If you are considering mortgage refinancing with a mortgage broker, there are a number of things you need to know before signing an agreement. Mortgage brokers can be an excellent resource for finding competitive mortgage refinancing offers; however, you need to be careful to avoid overpaying for the mortgage broker’s services. Here are several tips to help you avoid costly mortgage refinancing mistakes when working with a mortgagebroker.

Mortgage Refinancing: What Are Mortgage Brokers?

Mortgage brokers are a third party retail outlet for securing mortgage refinancing loans. When mortgage refinancing it is important to understand the how the retail mortgage market works. With the exception of banks and broker-banks (which you should avoid altogether) the retail mortgage market is made up of mortgage companies, online web portals, and mortgage brokers. These retail outlets all work basically the same; mortgage brokers sell mortgages for wholesale mortgage lenders for a commission.

Mortgage Refinancing: How Do Mortgage Brokers Operate?

When you apply for a mortgage loan from a mortgage broker the wholesale lender qualifies you for a certain interest rate and provides the mortgage broker with a written guarantee of that interest rate. The mortgage broker will turn around and reissue the mortgage refinancing interest rate guarantee in their company’s name. Do you think the guarantee you receive is the same as the one that came from the wholesale lender? If you said “No!” give yourself a gold star. Mortgage brokers always mark up the interest rate the wholesale lender qualified you for. The wholesale mortgage refinancing lender may have qualified you for a 6.0% loan; however, the mortgage broker marked it up to 6.75% on your interest rate guarantee.

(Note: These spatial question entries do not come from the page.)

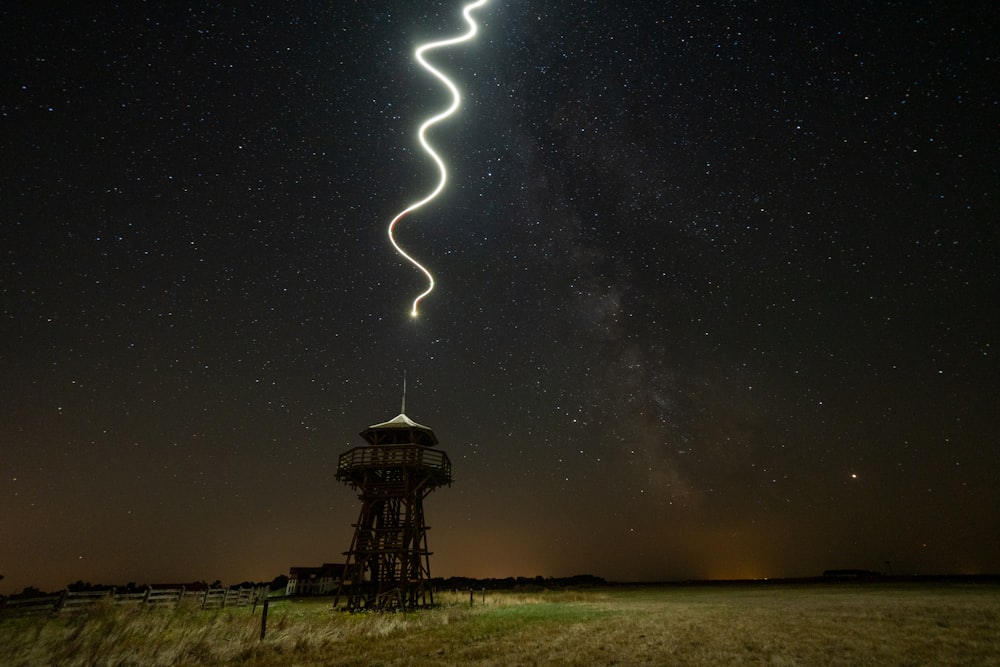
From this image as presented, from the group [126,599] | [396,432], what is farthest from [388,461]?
[126,599]

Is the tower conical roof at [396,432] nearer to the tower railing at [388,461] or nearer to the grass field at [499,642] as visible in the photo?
the tower railing at [388,461]

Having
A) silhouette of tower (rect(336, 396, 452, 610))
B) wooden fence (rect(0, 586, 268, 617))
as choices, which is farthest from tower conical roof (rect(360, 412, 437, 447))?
wooden fence (rect(0, 586, 268, 617))

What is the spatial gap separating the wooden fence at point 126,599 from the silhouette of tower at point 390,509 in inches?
202

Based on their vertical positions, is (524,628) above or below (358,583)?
below

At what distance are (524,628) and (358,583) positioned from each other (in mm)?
15513

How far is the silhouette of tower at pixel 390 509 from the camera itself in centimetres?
2923

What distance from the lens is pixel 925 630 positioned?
15578mm

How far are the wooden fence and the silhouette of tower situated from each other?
5.13 m

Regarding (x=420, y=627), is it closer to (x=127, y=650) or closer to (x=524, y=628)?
(x=524, y=628)

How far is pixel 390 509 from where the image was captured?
31016 millimetres

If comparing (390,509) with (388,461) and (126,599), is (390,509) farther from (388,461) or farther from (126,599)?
(126,599)

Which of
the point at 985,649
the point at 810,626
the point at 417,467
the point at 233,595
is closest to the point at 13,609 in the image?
the point at 233,595

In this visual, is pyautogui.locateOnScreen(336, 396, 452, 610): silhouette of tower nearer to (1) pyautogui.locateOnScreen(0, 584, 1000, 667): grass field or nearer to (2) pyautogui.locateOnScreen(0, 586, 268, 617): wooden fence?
(2) pyautogui.locateOnScreen(0, 586, 268, 617): wooden fence

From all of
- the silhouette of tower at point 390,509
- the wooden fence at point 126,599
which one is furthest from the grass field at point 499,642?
the silhouette of tower at point 390,509
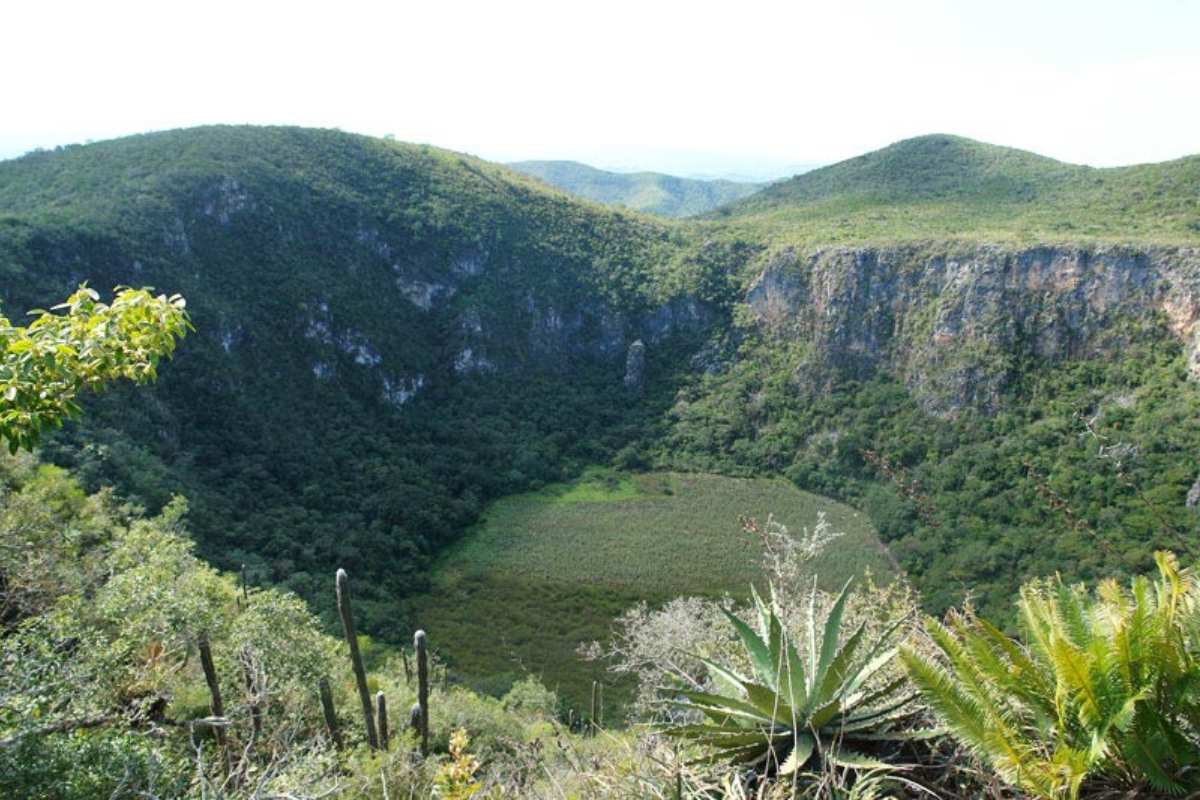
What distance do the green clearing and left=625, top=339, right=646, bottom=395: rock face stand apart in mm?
14801

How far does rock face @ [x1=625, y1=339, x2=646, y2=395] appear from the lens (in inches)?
2739

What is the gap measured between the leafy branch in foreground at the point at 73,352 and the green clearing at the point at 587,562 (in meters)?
25.5

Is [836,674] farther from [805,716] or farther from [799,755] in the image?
[799,755]

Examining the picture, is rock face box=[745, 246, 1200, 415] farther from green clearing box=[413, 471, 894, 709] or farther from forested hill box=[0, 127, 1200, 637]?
green clearing box=[413, 471, 894, 709]

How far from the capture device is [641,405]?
67.2m

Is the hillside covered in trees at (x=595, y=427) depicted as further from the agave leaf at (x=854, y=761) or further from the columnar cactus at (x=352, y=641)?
the columnar cactus at (x=352, y=641)

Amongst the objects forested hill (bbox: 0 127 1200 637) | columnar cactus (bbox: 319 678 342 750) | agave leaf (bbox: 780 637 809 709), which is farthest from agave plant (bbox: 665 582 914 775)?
forested hill (bbox: 0 127 1200 637)

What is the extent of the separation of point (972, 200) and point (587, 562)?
53.8 metres

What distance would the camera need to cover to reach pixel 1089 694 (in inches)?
116

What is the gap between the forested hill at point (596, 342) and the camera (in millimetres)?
35875

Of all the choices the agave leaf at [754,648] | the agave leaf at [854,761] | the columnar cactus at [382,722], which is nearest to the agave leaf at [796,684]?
the agave leaf at [754,648]

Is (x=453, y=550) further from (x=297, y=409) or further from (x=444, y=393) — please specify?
(x=444, y=393)

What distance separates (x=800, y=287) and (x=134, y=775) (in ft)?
204

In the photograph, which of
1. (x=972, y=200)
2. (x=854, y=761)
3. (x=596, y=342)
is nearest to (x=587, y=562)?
(x=596, y=342)
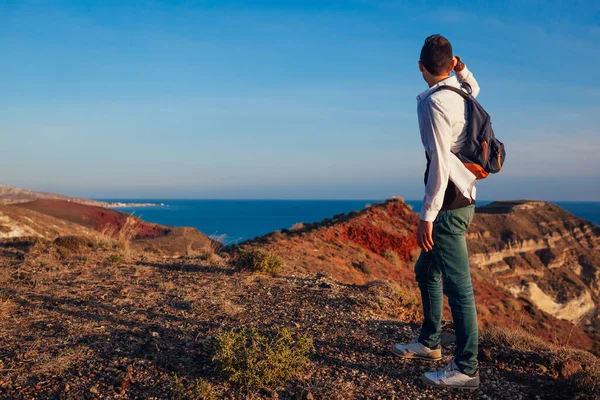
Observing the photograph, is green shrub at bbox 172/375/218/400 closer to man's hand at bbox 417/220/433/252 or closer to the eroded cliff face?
man's hand at bbox 417/220/433/252

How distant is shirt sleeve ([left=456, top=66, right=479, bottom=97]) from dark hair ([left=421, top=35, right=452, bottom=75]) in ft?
1.18

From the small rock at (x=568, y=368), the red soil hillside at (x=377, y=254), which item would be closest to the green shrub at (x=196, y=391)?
the small rock at (x=568, y=368)

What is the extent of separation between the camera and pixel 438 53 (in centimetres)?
330

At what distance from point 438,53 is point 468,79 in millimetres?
471

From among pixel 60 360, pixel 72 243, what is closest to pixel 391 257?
pixel 72 243

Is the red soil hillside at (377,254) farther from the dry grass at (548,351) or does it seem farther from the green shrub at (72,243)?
the dry grass at (548,351)

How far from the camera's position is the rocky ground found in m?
3.47

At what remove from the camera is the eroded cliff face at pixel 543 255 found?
29.8 m

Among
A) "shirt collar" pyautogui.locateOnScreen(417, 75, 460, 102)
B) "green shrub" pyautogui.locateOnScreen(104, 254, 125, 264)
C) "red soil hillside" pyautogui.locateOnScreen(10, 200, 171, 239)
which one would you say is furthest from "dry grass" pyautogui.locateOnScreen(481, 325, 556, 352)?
"red soil hillside" pyautogui.locateOnScreen(10, 200, 171, 239)

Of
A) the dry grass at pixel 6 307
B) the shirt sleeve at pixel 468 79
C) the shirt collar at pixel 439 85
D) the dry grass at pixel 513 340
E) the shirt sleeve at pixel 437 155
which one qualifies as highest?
the shirt sleeve at pixel 468 79

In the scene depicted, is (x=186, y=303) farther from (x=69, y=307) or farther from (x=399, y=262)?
(x=399, y=262)

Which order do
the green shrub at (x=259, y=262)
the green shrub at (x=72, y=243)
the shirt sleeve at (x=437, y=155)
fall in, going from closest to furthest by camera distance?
1. the shirt sleeve at (x=437, y=155)
2. the green shrub at (x=259, y=262)
3. the green shrub at (x=72, y=243)

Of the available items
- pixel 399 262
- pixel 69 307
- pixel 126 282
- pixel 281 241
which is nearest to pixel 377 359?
pixel 69 307

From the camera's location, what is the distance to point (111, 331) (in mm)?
4609
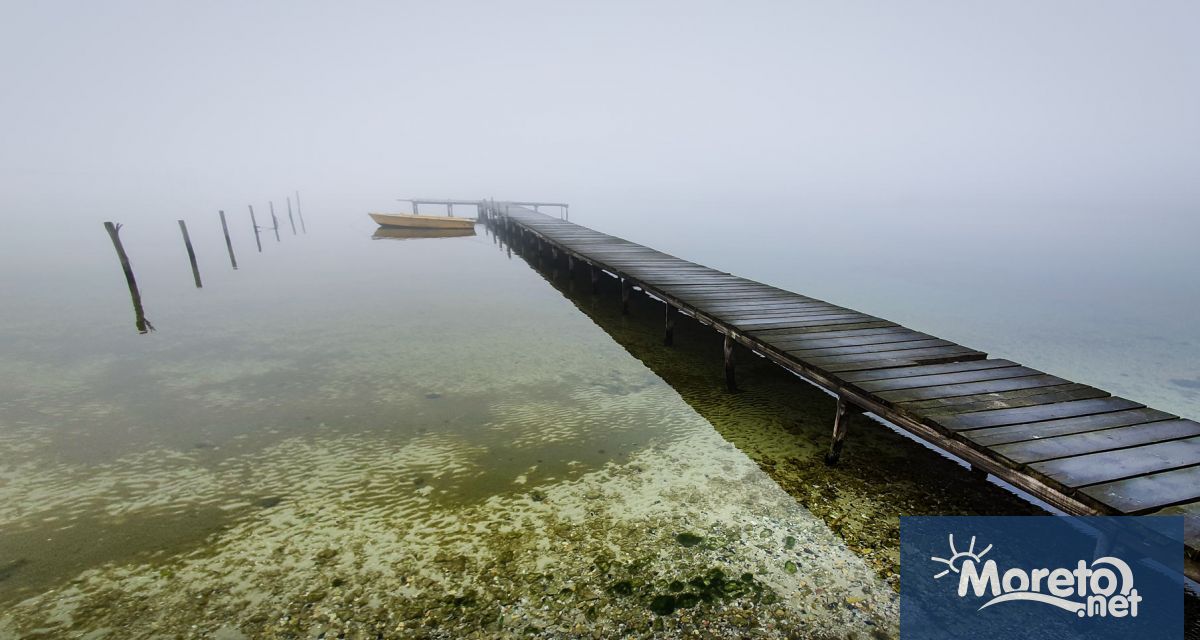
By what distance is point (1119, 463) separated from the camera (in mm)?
3588

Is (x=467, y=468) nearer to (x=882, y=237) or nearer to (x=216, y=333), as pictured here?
(x=216, y=333)

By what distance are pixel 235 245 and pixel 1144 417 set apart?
37565mm

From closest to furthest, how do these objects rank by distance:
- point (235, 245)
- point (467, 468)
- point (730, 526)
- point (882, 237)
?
point (730, 526)
point (467, 468)
point (235, 245)
point (882, 237)

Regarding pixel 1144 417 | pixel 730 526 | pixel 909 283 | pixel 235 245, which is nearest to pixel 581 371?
pixel 730 526

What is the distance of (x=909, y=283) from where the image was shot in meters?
22.3

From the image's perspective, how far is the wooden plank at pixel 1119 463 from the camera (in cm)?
343

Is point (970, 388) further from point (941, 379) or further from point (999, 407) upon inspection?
point (999, 407)

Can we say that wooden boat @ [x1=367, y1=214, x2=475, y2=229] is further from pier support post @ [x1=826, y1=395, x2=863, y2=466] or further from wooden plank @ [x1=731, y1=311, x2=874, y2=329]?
pier support post @ [x1=826, y1=395, x2=863, y2=466]

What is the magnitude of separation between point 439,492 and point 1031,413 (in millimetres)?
5662

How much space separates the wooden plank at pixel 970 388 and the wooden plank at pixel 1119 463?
1.23 metres

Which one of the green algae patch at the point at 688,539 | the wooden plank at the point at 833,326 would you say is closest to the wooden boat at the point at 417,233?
the wooden plank at the point at 833,326

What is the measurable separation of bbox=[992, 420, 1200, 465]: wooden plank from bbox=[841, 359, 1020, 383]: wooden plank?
1494mm

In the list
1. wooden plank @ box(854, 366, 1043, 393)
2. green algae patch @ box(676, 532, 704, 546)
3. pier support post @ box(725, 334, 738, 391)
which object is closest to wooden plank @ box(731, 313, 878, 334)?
pier support post @ box(725, 334, 738, 391)

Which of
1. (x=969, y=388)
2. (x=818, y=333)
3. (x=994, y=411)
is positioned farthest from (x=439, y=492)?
(x=969, y=388)
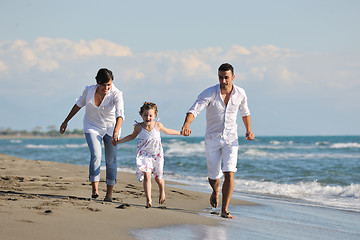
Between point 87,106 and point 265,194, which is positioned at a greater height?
point 87,106

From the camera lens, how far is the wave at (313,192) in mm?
8525

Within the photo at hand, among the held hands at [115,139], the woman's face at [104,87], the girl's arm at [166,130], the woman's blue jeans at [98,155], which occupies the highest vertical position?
the woman's face at [104,87]

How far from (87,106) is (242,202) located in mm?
3157

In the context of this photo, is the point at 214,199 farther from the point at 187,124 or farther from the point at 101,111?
the point at 101,111

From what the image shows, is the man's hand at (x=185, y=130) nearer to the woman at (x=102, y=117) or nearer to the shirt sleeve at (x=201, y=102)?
the shirt sleeve at (x=201, y=102)

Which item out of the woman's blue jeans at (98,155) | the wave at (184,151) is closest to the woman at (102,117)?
the woman's blue jeans at (98,155)

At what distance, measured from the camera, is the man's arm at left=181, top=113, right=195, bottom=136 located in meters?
5.70

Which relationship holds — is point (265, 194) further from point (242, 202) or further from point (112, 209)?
point (112, 209)

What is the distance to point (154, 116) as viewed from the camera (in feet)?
20.2

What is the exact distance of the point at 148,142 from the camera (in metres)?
6.16

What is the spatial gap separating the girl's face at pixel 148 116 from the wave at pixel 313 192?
3928mm

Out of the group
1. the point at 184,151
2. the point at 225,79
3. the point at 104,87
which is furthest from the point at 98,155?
the point at 184,151

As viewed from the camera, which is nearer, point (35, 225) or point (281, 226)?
point (35, 225)

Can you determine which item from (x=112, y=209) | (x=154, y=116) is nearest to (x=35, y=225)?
(x=112, y=209)
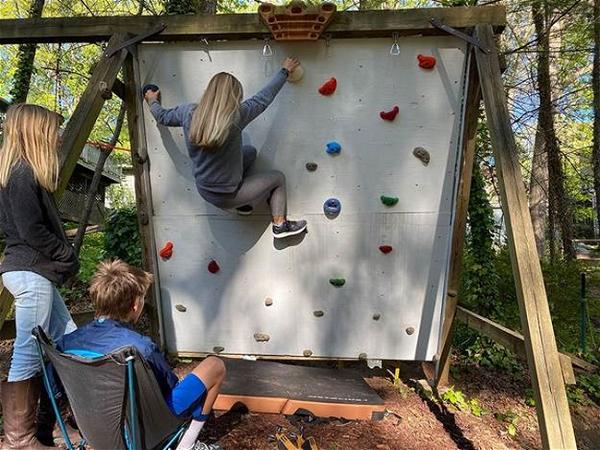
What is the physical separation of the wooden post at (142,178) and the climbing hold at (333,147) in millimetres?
1149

Mortgage Refinancing: What is Mortgage Broker Yield Spread Premium?

The markup your mortgage broker slips into your interest rate when mortgage refinancing is called Yield Spread Premium. Mortgage brokers are compensated with the origination points or fees you pay for mortgage refinancing. Yield Spread Premium is the icing on the cake for many retail mortgage outlets like mortgage brokers. By overcharging you for the interest rate, the mortgage broker receives an additional point for each .25% they mark up on the loan as a bonus from the wholesale lender. In the case above where the wholesale lender qualified you for a 6% loan and your mortgage broker marked up the interest rate to 6.75%, that broker will receive three additional points as a bonus for ripping you off.

Suppose your mortgage refinancing loan was for $200,000, the mortgage broker would receive a $6,000 bonus for overcharging you. The overwhelming majority of homeowners never know they’ve been ripped off in this manner by the mortgage broker. How can you avoid paying this mortgage broker markup when mortgage refinancing? Homeowners that learn to recognize Yield Spread Premium can avoid paying the markup. To learn how you can avoid paying mortgage broker markup when refinancing your mortgage, register for a free mortgage refinancing guidebook.